Sustaining Cultural Analytics Research and Teaching: The Future of Code and Data Work in DH

1. Overview

In recent years, cultural analytics (CA) has emerged as a core constituency of the “big tent” of digital humanities (DH). Known previously as culturomics, distant reading, computational literary studies, or macroanalysis, the label “cultural analytics” is preferred by many because it attempts to be inclusive of humanities subjects outside of literary studies, and it suggests a confluence among humanities, social sciences, and computational disciplines. Under any name, CA generally aspires to go beyond “computer science applied to culture” to propose “a wholesale rethinking of both of these categories” (Piper 2). And, as Ted Underwood has argued, acknowledging CA as a multi-disciplinary project requires recognizing that it belongs equally to both the humanities and quantitative social science ("A Broader Purpose"). 

The distinct nature of CA as a confluent area of specialization with a diverse set of stakeholders creates an environment where many different demands are made on its practitioners. Expectations for teaching and research, existing incentives, and institutional priorities perpetuate and exacerbate these challenges. The concept of “code and data work” is crucial to these imbalances because it encompasses the labor of data collecting, curation, wrangling, etc., as well as the degree to which the ostensibly mechanical or trivial details of coding can have “heightened downstream impact” (Sambasivan et al.). These kinds of labor, as Nithya Sambasivan et al. and Lauren Klein have both argued in very different contexts, are often undervalued “relative to the lionized work of building novel models and algorithms” (Sambasivan et al. 1). In turn, they are more likely to be designated as carework; that is, feminized labor that is meant to be conducted “because you care,” and thus requires little or no compensation (Klein). 
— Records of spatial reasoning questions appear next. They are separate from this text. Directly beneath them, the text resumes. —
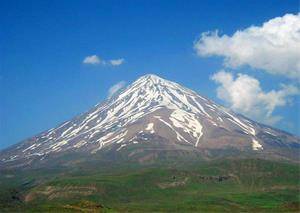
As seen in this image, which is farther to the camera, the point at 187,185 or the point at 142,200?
the point at 187,185

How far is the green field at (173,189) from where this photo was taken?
13350cm

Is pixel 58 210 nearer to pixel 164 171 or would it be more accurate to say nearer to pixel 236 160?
pixel 164 171

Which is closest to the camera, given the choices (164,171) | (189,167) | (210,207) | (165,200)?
(210,207)

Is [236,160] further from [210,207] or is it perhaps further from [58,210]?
[58,210]

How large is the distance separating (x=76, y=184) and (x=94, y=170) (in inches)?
1502

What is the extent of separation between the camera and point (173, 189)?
6496 inches

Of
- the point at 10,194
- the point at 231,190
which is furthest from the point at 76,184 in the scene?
the point at 231,190

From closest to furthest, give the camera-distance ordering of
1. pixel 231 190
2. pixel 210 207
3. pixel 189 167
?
pixel 210 207 < pixel 231 190 < pixel 189 167

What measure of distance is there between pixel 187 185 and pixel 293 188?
28655mm

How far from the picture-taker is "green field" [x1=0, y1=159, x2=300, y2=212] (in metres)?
134

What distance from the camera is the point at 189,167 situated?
193 m

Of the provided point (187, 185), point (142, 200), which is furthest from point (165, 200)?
point (187, 185)

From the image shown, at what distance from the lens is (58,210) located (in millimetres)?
111875

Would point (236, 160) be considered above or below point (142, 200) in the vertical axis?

This panel of short papers focuses on the role of code and data work in CA teaching and research, with an emphasis on areas where we might reimagine the socio-technical infrastructure supporting this labor in order to have a positive impact on CA specifically and, by extension, DH as a whole. More specifically, we discuss the following topics: a new genre of peer-reviewed, article length scholarship called “praxis papers” as a means to encapsulate forms of code and data work distinct to CA in the form of a citable publication (Lavin); the complexities of representing the humanities in classroom spaces where the main learning goal is a computational skill (Ladd); the importance of critically examining our coding practices, with an emphasis on sustainability (LeBlanc); how CA pedagogy has taken on the challenge of evaluating data-driven and code-based assignments (Preus); and how we might develop a collective framework of best practices to circumvent the unique challenges that CA practitioners face.

2. Individual Abstracts 

Can DH Do Details? Toward a Praxis Paper Model of Publication

Matthew J. Lavin

 

Many in digital humanities (DH) have argued that the “mechanical processes” of computational inquiry have direct and substantive impact on downstream findings and their interpretation (Drucker, 628; see also, Bode, Cordell, and D’Ignazio & Klein). Such claims of interconnection are generally made without providing detailed examples of automation systems and the values they may inscribe. In this presentation, I describe the idea of a “praxis paper” as one possible solution to a range of structural factors in DH that make “doing details” challenging, which is especially problematic for computational humanities or cultural analytics concerns. DH scholarship has established a conceptual foundation for genre, but it is too often the case that the specifics of data and code are regarded as either trivially straightforward or requiring too technical detail to understand. Procedural decisions are often omitted entirely, glossed over, or addressed only in code files or project documentation. Journals more focused on computational humanities or cultural analytics, meanwhile, tend to require either methodological novelty or an emphasis on new findings, which excludes some of the most important considerations that scholars may wish to engage with at different stages of their research. I imagine a praxis paper as a new genre of article-length, peer-reviewed scholarship that synthesizes algorithmic precision with an attempt to consider the broader consequences of seemingly neutral computing decisions. In some ways analogous to a data paper—which encapsulates the preparation, curation, and description of a dataset in the form of a citable publication—a praxis paper would focus on using procedural specificity to demonstrate how methodological decisions might embody and encourage particular sets of values.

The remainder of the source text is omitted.